Kinerja Saham EMAS Terbaru, Masih Boncos Tapi Mulai Ngegas
Lu pada yang ngikutin saham pertambangan pasti penasaran kan sama kabar terbaru dari Merdeka Gold Resources dengan kode saham EMAS. Baru-baru ini mereka udah rilis laporan keuangan paruh pertama atau 1H26 beserta hasil earnings call. Biar nggak ketinggalan info, yuk intip gimana jeroan keuangan mereka sekarang.
Rugi Bersih Masih Ada, Tapi Laba Usaha Mulai Hijau
Buat 1H26 kemaren, EMAS masih harus catet rugi bersih sebesar US$ 14,9 juta. Emang keliatannya gede, tapi coba lu liat per kuartalnya. Pada kuartal kedua alias 2Q26, rugi bersih mereka berhasil susut jadi US$ 3,9 juta aja, jauh banget dibanding kuartal sebelumnya yang boncos US$ 10,9 juta.
Nggak cuma itu, yang bikin seru adalah EMAS akhirnya sukses cetak laba usaha US$ 10,1 juta di 2Q26 setelah sebelumnya boncos US$ 7,2 juta di 1Q26. Ini catatan laba usaha pertama mereka semenjak mulai produksi komersial Februari 2026 kemarin, dengan margin laba usaha tembus di angka 36 persen.
Gara-Gara Beban IPO Hong Kong dan Stok Emas
Kalo lu tanya kenapa masih rugi bersih padahal laba usahanya udah ciamik, jawabannya ada di beban lain-lain. Di 2Q26 ada beban one-off alias sekali bayar buat pencatatan saham alias IPO di Hong Kong sebesar US$ 7,3 juta. Coba kalau beban itu nggak dihitung, sebenarnya EMAS udah untung bersih US$ 3,3 juta.
Selain itu, lonjakan pendapatan jadi US$ 28,2 juta di 2Q26 didorong sama volume penjualan emas yang naik jadi 6.439 oz. Uniknya, dari data produksi dan penjualan, masih ada sekitar 10.457 oz emas yang belum terjual sampai akhir 1H26. Artinya, masih ada potensi cuan tersimpan buat kuartal berikutnya.
Target Produksi Paruh Kedua Bikin Optimis
Emang sih produksi emas 1H26 baru di angka 17.412 oz atau baru memenuhi sekitar 15 sampe 17 persen dari target tahun 2026 yang dipatok di kisaran 100 sampe 115 ribu oz. Tapi manajemen nggak pusing dan tetap pede target itu bakal tercapai.

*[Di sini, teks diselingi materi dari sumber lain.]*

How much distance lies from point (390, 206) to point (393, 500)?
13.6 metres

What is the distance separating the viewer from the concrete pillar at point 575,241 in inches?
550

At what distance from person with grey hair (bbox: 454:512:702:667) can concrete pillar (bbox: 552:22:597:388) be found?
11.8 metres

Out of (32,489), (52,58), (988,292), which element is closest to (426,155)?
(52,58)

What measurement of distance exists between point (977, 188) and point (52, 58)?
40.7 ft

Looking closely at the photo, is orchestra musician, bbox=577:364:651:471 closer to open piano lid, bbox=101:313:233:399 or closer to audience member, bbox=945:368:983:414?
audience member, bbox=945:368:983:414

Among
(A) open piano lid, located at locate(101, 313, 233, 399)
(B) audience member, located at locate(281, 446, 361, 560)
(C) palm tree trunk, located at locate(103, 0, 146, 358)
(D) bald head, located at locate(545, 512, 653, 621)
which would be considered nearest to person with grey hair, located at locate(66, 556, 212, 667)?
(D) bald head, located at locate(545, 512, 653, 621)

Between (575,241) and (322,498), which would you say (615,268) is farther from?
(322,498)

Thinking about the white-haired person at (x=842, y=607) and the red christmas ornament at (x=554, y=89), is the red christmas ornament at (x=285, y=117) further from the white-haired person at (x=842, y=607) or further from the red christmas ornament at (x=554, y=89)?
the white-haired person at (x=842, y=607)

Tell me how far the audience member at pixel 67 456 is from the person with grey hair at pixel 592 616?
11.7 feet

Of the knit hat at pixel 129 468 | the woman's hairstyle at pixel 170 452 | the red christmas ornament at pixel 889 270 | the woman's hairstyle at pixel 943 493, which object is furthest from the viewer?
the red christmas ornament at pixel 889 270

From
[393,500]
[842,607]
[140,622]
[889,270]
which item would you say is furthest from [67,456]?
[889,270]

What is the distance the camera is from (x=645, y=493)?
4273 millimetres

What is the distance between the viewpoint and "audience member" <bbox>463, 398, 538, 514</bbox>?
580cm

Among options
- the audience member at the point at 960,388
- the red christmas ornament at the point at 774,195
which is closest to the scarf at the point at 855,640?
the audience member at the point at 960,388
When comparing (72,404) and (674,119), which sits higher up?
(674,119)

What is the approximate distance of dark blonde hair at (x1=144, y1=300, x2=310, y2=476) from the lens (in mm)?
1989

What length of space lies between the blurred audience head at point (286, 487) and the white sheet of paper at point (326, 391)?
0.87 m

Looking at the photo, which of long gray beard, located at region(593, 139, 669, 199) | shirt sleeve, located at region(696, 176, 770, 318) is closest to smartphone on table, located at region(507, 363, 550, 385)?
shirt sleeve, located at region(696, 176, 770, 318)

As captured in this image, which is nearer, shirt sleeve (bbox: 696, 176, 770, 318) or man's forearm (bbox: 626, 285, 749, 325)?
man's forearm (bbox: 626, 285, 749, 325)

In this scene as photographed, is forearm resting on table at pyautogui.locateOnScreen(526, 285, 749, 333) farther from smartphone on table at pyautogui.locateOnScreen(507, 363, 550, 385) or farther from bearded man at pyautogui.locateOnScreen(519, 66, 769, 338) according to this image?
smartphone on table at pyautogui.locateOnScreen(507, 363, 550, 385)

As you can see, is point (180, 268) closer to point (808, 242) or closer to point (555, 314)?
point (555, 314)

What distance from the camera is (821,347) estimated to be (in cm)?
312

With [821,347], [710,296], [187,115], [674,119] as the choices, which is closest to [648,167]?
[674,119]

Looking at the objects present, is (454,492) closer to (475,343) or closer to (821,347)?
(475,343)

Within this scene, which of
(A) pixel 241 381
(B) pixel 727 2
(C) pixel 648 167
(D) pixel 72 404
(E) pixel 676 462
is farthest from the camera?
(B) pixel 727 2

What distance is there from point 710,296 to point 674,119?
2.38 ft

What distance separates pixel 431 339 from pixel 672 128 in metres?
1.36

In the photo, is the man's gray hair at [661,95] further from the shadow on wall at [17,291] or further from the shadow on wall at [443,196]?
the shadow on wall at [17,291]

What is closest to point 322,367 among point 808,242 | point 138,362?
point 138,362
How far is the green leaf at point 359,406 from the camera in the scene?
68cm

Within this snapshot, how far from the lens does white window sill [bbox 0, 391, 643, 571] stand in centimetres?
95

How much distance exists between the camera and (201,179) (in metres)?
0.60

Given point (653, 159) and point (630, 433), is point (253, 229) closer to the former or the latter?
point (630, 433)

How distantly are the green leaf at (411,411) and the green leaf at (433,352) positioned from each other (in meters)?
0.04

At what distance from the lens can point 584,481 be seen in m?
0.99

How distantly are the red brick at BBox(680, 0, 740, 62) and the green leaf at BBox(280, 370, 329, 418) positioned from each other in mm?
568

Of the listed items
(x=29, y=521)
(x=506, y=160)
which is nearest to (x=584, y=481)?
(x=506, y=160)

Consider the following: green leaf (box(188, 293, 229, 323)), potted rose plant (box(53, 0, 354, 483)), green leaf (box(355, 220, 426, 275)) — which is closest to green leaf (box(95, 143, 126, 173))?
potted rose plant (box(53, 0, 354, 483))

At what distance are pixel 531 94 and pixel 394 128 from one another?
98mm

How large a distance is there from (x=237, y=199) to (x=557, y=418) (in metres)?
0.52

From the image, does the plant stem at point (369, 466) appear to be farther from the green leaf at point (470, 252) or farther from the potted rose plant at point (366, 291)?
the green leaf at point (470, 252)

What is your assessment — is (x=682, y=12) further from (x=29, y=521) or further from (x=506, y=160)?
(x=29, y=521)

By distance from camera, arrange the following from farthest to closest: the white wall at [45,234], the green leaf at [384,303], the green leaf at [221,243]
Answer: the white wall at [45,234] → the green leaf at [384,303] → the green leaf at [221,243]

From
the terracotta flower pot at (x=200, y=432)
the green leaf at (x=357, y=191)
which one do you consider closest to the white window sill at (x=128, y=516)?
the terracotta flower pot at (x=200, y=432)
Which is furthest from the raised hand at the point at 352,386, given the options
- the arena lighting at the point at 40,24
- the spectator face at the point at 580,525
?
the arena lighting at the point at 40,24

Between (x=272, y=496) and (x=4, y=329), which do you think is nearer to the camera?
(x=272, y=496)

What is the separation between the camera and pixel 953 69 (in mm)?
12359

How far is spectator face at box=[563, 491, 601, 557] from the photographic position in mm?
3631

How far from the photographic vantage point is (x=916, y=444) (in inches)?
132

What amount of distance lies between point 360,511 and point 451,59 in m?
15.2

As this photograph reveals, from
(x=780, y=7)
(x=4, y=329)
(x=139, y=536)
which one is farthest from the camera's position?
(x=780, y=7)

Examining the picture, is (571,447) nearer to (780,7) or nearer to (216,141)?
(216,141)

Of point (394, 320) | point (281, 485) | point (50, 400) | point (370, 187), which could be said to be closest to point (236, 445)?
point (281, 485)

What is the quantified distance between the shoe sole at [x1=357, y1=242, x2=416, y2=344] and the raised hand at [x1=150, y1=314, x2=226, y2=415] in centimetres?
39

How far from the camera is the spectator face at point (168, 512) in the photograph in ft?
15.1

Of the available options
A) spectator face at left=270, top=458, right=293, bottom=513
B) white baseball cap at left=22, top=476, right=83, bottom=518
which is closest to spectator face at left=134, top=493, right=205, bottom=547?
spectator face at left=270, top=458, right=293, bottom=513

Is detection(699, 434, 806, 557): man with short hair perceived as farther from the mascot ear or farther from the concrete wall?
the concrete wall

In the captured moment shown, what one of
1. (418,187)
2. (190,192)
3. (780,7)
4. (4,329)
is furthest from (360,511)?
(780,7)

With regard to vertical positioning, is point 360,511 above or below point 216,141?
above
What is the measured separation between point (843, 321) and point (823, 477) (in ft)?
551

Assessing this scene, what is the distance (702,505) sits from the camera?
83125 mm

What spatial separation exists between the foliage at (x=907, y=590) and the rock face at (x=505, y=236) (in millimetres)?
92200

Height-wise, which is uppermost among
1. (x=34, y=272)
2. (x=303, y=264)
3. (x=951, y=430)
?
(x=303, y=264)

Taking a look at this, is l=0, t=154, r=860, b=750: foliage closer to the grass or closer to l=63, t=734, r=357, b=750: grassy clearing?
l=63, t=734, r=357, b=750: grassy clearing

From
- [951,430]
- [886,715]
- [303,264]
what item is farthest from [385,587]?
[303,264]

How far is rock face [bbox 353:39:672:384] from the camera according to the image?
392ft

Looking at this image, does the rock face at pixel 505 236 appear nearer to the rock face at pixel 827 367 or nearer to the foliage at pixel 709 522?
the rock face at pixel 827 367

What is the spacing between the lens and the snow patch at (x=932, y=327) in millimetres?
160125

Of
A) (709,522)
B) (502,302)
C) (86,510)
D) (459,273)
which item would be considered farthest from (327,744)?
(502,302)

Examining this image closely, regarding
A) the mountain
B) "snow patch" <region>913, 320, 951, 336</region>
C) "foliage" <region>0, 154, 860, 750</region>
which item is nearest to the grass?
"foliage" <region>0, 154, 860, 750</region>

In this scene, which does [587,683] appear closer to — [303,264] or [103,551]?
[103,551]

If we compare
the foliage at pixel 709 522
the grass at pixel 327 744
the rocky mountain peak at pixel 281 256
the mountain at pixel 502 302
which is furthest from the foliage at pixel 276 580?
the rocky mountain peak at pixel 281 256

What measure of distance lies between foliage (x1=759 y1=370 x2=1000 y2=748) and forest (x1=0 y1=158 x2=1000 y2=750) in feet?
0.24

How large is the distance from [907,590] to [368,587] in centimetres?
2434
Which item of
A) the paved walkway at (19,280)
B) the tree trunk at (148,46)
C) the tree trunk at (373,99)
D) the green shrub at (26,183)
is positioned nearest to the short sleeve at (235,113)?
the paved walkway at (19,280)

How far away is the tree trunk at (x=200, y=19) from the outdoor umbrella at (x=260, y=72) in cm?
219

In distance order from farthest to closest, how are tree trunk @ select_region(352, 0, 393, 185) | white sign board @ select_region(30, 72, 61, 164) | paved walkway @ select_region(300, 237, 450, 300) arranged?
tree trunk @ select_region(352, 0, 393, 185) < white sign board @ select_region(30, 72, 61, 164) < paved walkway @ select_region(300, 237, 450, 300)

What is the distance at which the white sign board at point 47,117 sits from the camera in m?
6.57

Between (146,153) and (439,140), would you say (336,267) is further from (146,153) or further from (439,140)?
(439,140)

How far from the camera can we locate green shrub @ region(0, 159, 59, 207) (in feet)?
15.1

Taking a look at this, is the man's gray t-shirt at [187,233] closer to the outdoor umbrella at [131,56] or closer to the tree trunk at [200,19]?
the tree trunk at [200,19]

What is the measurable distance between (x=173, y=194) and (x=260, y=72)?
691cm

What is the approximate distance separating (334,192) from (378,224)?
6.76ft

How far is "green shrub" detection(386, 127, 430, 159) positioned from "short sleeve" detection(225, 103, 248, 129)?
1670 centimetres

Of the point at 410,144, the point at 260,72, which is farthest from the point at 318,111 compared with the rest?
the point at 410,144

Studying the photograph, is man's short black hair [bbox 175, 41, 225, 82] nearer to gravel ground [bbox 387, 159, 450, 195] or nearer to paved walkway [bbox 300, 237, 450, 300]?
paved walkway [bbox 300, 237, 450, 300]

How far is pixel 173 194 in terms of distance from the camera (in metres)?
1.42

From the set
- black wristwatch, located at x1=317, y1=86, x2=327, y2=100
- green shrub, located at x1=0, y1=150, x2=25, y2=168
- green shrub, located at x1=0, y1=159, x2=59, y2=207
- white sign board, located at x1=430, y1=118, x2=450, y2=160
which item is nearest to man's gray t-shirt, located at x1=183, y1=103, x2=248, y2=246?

Mereka ngebut target produksi sekitar 30 ribu oz di 3Q26 dan bakal meledak jadi sekitar 50 ribu oz di 4Q26. Caranya gimana? Manajemen nambah kapasitas crushing biar laju stacking bijih makin ngebut sampai 3 juta ton di 3Q26. Ditambah lagi, cash cost di luar royalti diprediksi bakal tetap aman di bawah US$ 1.000 per oz berkat armada baru.
Gimana bro, lu udah siap serok atau masih mau pantau pergerakan EMAS dulu nih?